══ Text provided ══
Rank Instability on OGS

I’ve noticed that your rank in particular seems considerably unstable - it’s worth taking a look at why.

To my mind, the answer is that you don’t play a uniform mix of stronger and weaker players.

During a significantly turbulent period of your rating, you were up at the 75% playing stronger players.

The ranking system works best, both for an individual and as a group, when we play an even mix of stronger and weaker.

That’s what the pie chart is for (ain’t that so @Sarah_Lisa :smiley: :stuck_out_tongue: )

GaJ

2 Likes

How many people are going to make sure they play even balance anyway. Especially considering that if you’re weaker, most of the players are stronger than you, so if you don’t particularly care about your opponents, they’re going to be stronger, mostly. And if you’re in upper kyu/dan territory naturally it’s harder to find stronger opponents, especially in tournaments.

If system doesn’t work very well with that, maybe we need better system.

FWIW, I personally take care.
═══
══ Stored data ══
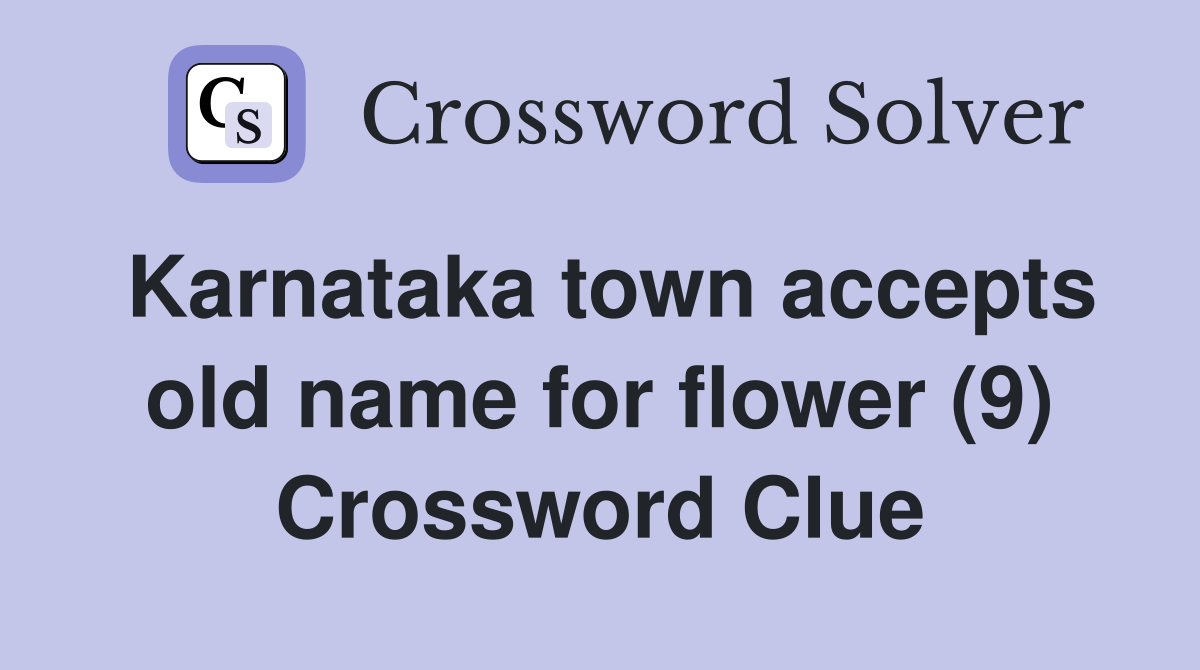 Karnataka town accepts old name for flower (9) Crossword Clue Answers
═══
▶ [Task objective]: Reproduce the rank instability thread word for word, from "To my mind, the" to "especially in tournaments.".

▶ [Result of this task]:
To my mind, the answer is that you don’t play a uniform mix of stronger and weaker players.

During a significantly turbulent period of your rating, you were up at the 75% playing stronger players.

The ranking system works best, both for an individual and as a group, when we play an even mix of stronger and weaker.

That’s what the pie chart is for (ain’t that so @Sarah_Lisa :smiley: :stuck_out_tongue: )

GaJ

2 Likes

How many people are going to make sure they play even balance anyway. Especially considering that if you’re weaker, most of the players are stronger than you, so if you don’t particularly care about your opponents, they’re going to be stronger, mostly. And if you’re in upper kyu/dan territory naturally it’s harder to find stronger opponents, especially in tournaments.